His gaze remained below: the altar was buried in debris, the choir stalls had been toppled by the blast. He saw their broad brown backs inclined in what seemed sarcastic prayer. The lower rank of saints on the columns showed gaps as well: abraded torsos and flayed stone, hideous in its mutilation and painfully deformed, as if it once had been alive. He was struck by the demonic grotesqueness. A few faces grimaced like furious cripples because they lacked an ear or a chin, or because strange cracks deformed them; others were headless, and the stone stumps of their necks thrust up horribly from their bodies. Equally disturbing were those who lacked hands. They almost seemed to bleed, silently imploring, and a baroque plaster statue was oddly split, almost cracked like an egg: the pale plaster face of the saint was undamaged, the narrow, melancholy face of a Jesuit, but its chest and belly were ripped open. The plaster had trickled down—it lay in whitish flakes at the base of the figure—and from the dark hollow of the belly straw spilled forth, saturated with hardened plaster. (119-120)This posthumous horror was probably one of the most indirect and one of the most graphic descriptions of the aftermath of a night of "successful" bombing run a reader will encounter in fiction.
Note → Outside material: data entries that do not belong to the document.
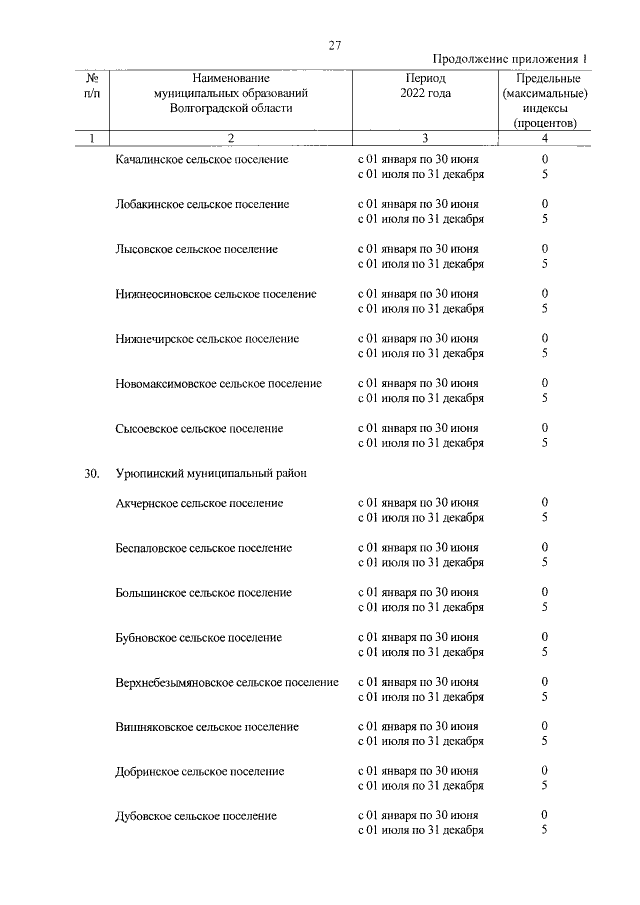 27

Продолжение приложения 1

| № п/п | Наименование муниципальных образований Волгоградской области | Период 2022 года | Предельные (максимальные) индексы (процентов) |
|---|---|---|---|
| 1 | 2 | 3 | 4 |
| | Качалинское сельское поселение | с 01 января по 30 июня | 0 |
| | | с 01 июля по 31 декабря | 5 |
| | Лобакинское сельское поселение | с 01 января по 30 июня | 0 |
| | | с 01 июля по 31 декабря | 5 |
| | Лысовское сельское поселение | с 01 января по 30 июня | 0 |
| | | с 01 июля по 31 декабря | 5 |
| | Нижнеосиновское сельское поселение | с 01 января по 30 июня | 0 |
| | | с 01 июля по 31 декабря | 5 |
| | Нижнечирское сельское поселение | с 01 января по 30 июня | 0 |
| | | с 01 июля по 31 декабря | 5 |
| | Новомаксимовское сельское поселение | с 01 января по 30 июня | 0 |
| | | с 01 июля по 31 декабря | 5 |
| | Сысоевское сельское поселение | с 01 января по 30 июня | 0 |
| | | с 01 июля по 31 декабря | 5 |
| 30. | Урюпинский муниципальный район | | |
| | Акчернское сельское поселение | с 01 января по 30 июня | 0 |
| | | с 01 июля по 31 декабря | 5 |
| | Беспаловское сельское поселение | с 01 января по 30 июня | 0 |
| | | с 01 июля по 31 декабря | 5 |
| | Большинское сельское поселение | с 01 января по 30 июня | 0 |
| | | с 01 июля по 31 декабря | 5 |
| | Бубновское сельское поселение | с 01 января по 30 июня | 0 |
| | | с 01 июля по 31 декабря | 5 |
| | Верхнебезымяновское сельское поселение | с 01 января по 30 июня | 0 |
| | | с 01 июля по 31 декабря | 5 |
| | Вишняковское сельское поселение | с 01 января по 30 июня | 0 |
| | | с 01 июля по 31 декабря | 5 |
| | Добринское сельское поселение | с 01 января по 30 июня | 0 |
| | | с 01 июля по 31 декабря | 5 |
| | Дубовское сельское поселение | с 01 января по 30 июня | 0 |
| | | с 01 июля по 31 декабря | 5 |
Despite the depressing, vivid images in the novel, the reader could not fail to
detect the deep sense of the novelist's humanity. He did not reduce his
characters to virtual zombies. Instead, the novelist kept intact their human
strengths and failings. Amid the the piles of debris in the city, the white
powder chalk and plaster, signs of renewal of vegetation started to shoot up
from the ground. From these bleak surroundings, Böll's beautiful prose was able
to yield a comforting quality of tenderness. The words had lightness and
softness, like sweet bread. It was not really all black smoke and white dust:
He stood up, walked quietly over to the door, and opened it cautiously. Light was coming from the kitchen. The old, blue coat that she had draped over the windowpane let large, yellow beams of light in through its tattered holes, and the rays fell onto the debris in the hall: the axe blade gleamed somewhere and he saw the dark logs, their split surfaces glowing yellowly. He approached slowly and now he could see her. He realized he'd never seen her like this before. She was lying on the couch with her legs drawn up, wrapped in a large, red blanket, reading. He saw her from behind. Her long, damply shining hair seemed darker, tinged with red; it fell across the arm of the couch. A lamp stood beside her, and the stove was lit. A pack of cigarettes lay on the table, together with a jar of marmalade, a loaf of bread that had been cut into, and beside it the knife with its loose, black handle. . . . (130-131) The colours and sheen (blue, yellow, gleamed, dark, glowing yellow, red, damply shining, darker, tinged with red, black) were so lovingly spread over this description of domestic setting and minutiae (coat, windowpane, axe blade, logs, couch, blanket, "book", hair, lamp, stove, cigarettes, marmalade, bread, knife handle) as to drum up the characters' expectations of a return to peaceful, normal circumstances. There was a flicker of love in that passage, a sense that all was not lost. The sense that hunger (physical, spiritual) does not go unfulfilled. The intermittent pangs of hunger only served as their amulet.